In summary, the Swedish Social Security program has higher costs and lower income replacement rates when inflation and dependent benefits are taken into account. What Sweden’s program does do, however, like other pension programs converted to an individual account format, is shift investment and inflation risk to plan participants.
Privatization Initiatives in the United States
Multiple proposals have been made to address Social Security trust fund insolvency, many of them including some form of privatization. A summary of the most frequently mentioned advantages of privatization and a brief response for each follows:
- Higher investment returns will lead to larger benefits. This is the selling point upon which most privatizers hang their hats with the implication that higher returns would lead to larger benefit payouts. What is missing from this analysis is that balanced portfolio returns need to be adjusted to reflect the inflation-adjusted benefits provided by Social Security.
- Reduced government liability. Privatization could decrease the federal government’s long-term financial obligations by transitioning away from a system where it guarantees benefits. While true, this negates the original purpose of Social Security to provide basic income security and the reliance generations of Americans have placed on the system.

§ Aim 1
In the records, write out everything from the line containing "Taking a look" down to the end of the records, including both ends, and leave out the pictures.

[Scene-based reasoning records]
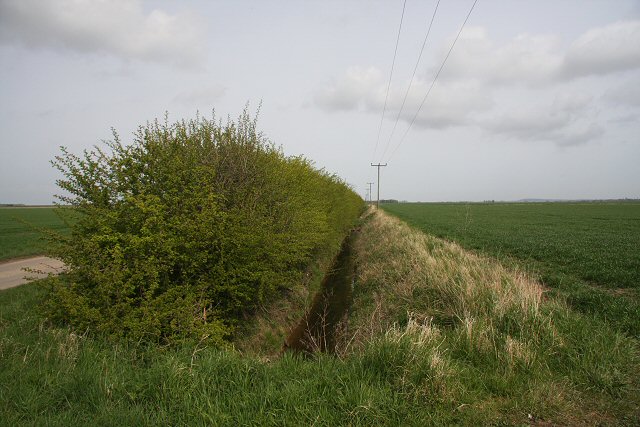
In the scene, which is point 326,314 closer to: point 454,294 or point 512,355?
point 454,294

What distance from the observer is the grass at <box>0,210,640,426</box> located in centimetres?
330

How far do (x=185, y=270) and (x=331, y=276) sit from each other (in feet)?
32.6

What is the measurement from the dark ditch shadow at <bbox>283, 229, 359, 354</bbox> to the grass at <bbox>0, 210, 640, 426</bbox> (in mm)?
2555

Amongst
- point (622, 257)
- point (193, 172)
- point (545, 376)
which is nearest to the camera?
point (545, 376)

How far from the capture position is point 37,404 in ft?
11.1

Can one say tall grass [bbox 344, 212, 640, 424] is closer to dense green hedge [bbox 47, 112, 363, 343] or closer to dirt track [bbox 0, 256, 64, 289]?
dense green hedge [bbox 47, 112, 363, 343]

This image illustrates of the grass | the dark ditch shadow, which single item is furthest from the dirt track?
the dark ditch shadow

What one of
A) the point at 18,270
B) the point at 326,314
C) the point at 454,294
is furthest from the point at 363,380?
the point at 18,270

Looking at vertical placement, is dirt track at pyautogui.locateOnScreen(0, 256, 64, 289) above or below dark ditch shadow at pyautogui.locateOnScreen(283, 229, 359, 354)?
above

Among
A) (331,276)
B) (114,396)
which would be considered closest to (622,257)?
(331,276)

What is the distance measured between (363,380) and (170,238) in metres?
4.36

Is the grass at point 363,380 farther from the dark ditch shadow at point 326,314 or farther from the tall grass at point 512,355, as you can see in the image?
the dark ditch shadow at point 326,314

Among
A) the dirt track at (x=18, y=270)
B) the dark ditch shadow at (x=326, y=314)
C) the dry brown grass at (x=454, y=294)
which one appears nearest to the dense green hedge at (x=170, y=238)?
the dark ditch shadow at (x=326, y=314)

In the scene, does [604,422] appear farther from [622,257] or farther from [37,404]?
[622,257]
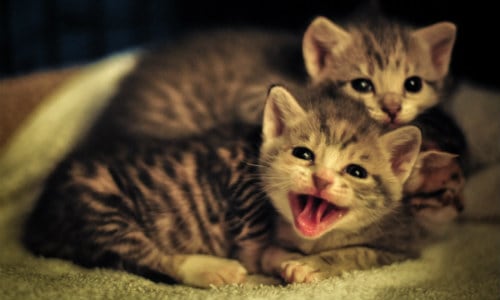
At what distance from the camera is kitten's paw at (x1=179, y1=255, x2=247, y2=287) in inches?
50.2

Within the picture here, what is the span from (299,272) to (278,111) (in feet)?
1.27

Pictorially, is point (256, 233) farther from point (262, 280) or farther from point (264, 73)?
point (264, 73)

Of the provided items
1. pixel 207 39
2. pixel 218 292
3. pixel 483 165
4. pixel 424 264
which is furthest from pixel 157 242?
pixel 483 165

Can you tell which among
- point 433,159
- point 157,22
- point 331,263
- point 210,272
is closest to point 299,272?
point 331,263

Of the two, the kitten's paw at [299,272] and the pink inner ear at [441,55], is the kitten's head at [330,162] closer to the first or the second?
the kitten's paw at [299,272]

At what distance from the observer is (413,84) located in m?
1.41

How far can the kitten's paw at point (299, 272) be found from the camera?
1222mm

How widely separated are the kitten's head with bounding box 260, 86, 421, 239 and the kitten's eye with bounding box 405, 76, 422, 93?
20cm

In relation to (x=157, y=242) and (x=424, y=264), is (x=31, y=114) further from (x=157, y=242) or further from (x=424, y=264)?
(x=424, y=264)

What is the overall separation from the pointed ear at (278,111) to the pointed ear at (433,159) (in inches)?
12.0

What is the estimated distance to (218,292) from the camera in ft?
3.88

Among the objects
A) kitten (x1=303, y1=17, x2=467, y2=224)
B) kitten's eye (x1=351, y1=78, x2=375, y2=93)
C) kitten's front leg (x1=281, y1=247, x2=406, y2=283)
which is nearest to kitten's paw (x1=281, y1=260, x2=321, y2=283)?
kitten's front leg (x1=281, y1=247, x2=406, y2=283)

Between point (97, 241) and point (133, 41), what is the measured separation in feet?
4.84

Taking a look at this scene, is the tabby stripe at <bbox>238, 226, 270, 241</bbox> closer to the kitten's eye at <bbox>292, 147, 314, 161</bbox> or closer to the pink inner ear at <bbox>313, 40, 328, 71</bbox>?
the kitten's eye at <bbox>292, 147, 314, 161</bbox>
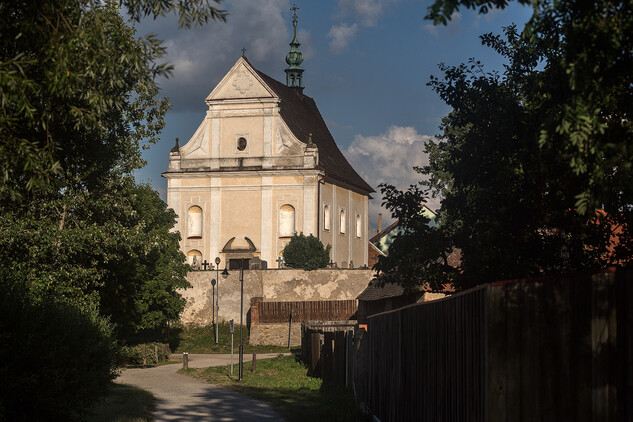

§ Aim 2
Summarize the passage on Social Security privatization in two sentences.

§ Full output 1
Taking a look at this scene, is the tabby stripe at <bbox>238, 226, 270, 241</bbox> closer to the kitten's eye at <bbox>292, 147, 314, 161</bbox> or closer to the pink inner ear at <bbox>313, 40, 328, 71</bbox>?
the kitten's eye at <bbox>292, 147, 314, 161</bbox>

§ Full output 2
Once inflation and dependent benefits are counted, Sweden's individual-account Social Security program has higher costs and lower income replacement rates, and it shifts investment and inflation risk to participants. Many U.S. proposals to address trust fund insolvency involve privatization, but its promised higher returns must be adjusted against Social Security's inflation-adjusted benefits, and cutting government liability would undercut the program's original purpose of basic income security.